Request: Could you copy the stretch of data from the line containing "Between the point at 303,59" through the end of the data, swapping "further" for "farther" and leaving everything else unchanged?
─── Supplied records ───
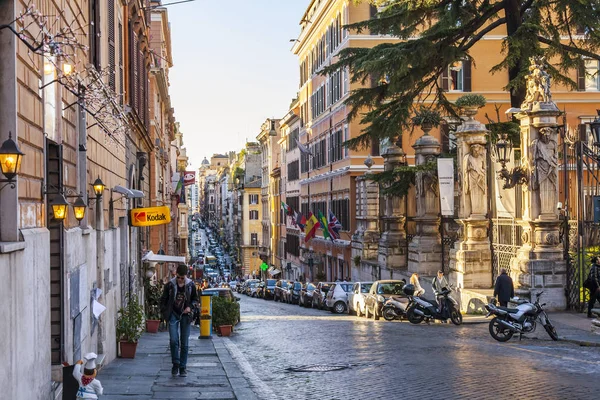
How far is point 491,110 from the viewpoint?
50938mm

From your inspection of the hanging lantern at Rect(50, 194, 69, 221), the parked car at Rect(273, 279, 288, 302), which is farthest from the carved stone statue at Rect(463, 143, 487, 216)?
the parked car at Rect(273, 279, 288, 302)

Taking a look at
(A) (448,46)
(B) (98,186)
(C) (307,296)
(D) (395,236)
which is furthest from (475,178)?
(C) (307,296)

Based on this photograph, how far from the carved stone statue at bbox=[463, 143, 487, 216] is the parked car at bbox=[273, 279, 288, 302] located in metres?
25.8

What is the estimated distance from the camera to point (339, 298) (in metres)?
37.2

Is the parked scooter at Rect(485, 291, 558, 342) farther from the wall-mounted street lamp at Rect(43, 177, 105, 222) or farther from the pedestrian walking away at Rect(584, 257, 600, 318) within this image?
the wall-mounted street lamp at Rect(43, 177, 105, 222)

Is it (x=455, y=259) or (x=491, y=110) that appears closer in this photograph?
(x=455, y=259)

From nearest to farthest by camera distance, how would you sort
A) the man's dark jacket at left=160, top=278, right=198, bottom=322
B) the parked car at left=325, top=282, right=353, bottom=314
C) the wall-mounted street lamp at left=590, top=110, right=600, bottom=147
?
the man's dark jacket at left=160, top=278, right=198, bottom=322, the wall-mounted street lamp at left=590, top=110, right=600, bottom=147, the parked car at left=325, top=282, right=353, bottom=314

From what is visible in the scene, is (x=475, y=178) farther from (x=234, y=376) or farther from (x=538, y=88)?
(x=234, y=376)

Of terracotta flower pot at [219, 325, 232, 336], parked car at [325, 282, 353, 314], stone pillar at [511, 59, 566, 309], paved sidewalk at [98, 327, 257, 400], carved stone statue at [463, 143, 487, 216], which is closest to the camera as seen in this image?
paved sidewalk at [98, 327, 257, 400]

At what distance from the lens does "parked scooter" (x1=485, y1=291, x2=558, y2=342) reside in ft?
63.5

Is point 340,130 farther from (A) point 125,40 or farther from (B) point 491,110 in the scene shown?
(A) point 125,40

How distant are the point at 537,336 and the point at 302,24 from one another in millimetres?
54018

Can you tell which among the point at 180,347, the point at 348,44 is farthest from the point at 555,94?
the point at 180,347

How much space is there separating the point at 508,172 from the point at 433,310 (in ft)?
13.7
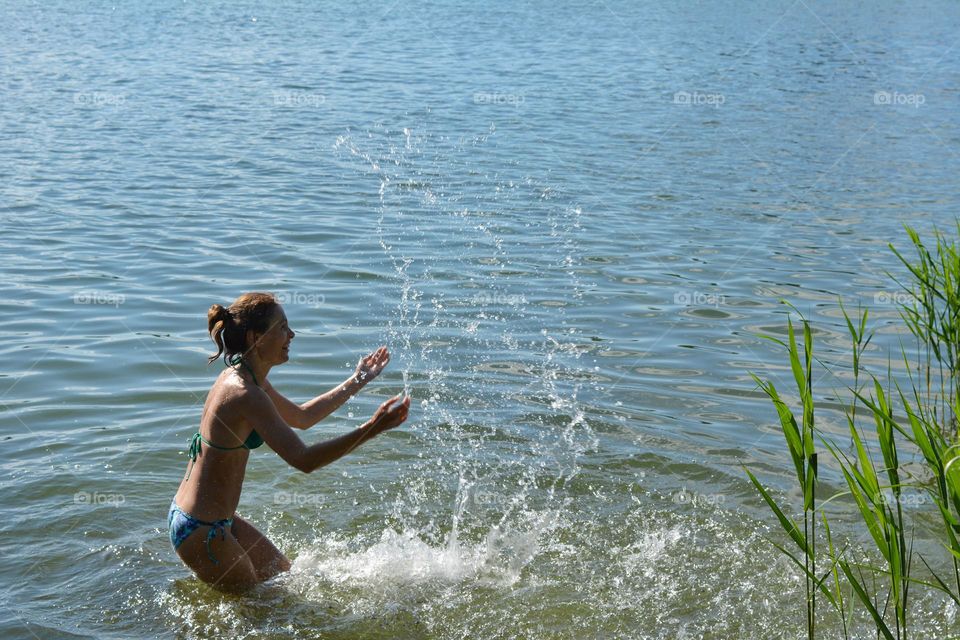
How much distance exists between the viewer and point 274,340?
4715 mm

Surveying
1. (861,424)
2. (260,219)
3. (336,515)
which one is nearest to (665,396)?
Result: (861,424)

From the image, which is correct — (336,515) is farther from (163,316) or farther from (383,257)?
(383,257)

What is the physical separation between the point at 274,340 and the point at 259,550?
100cm

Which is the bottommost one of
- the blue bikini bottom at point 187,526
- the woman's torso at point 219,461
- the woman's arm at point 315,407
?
the blue bikini bottom at point 187,526

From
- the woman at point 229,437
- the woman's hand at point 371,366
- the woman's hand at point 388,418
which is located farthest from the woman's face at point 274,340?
the woman's hand at point 388,418

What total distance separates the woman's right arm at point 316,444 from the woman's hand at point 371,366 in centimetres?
69

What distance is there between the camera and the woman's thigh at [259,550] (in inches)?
195

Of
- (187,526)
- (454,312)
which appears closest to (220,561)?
(187,526)

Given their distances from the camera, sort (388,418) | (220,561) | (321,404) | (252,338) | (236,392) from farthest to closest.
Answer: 1. (321,404)
2. (220,561)
3. (252,338)
4. (236,392)
5. (388,418)

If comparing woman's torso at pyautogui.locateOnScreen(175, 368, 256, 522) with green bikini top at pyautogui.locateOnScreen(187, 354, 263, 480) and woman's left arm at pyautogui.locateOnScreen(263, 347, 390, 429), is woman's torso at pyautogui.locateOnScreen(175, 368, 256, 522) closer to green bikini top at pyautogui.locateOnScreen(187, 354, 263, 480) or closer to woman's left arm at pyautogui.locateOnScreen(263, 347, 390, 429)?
green bikini top at pyautogui.locateOnScreen(187, 354, 263, 480)

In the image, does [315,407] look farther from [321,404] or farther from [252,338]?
[252,338]

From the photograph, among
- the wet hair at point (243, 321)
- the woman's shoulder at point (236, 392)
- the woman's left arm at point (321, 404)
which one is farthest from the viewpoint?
the woman's left arm at point (321, 404)

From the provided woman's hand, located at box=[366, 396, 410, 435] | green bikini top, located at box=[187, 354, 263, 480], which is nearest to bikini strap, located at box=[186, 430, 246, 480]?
green bikini top, located at box=[187, 354, 263, 480]

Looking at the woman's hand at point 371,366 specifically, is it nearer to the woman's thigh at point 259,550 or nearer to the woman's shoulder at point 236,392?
the woman's shoulder at point 236,392
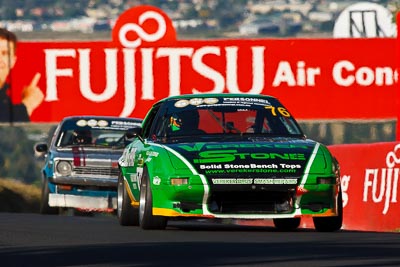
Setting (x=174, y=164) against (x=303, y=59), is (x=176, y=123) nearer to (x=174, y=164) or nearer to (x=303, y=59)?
(x=174, y=164)

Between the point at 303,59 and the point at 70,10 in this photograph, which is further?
the point at 70,10

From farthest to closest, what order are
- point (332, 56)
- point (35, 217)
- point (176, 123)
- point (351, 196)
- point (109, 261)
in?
───
Task solution:
Between the point at 303,59 and the point at 70,10 in this photograph, which is farther?
the point at 70,10

From farthest to closest, what order are
- point (332, 56)
- point (35, 217)
- point (176, 123)
- point (351, 196)
- point (109, 261)
in?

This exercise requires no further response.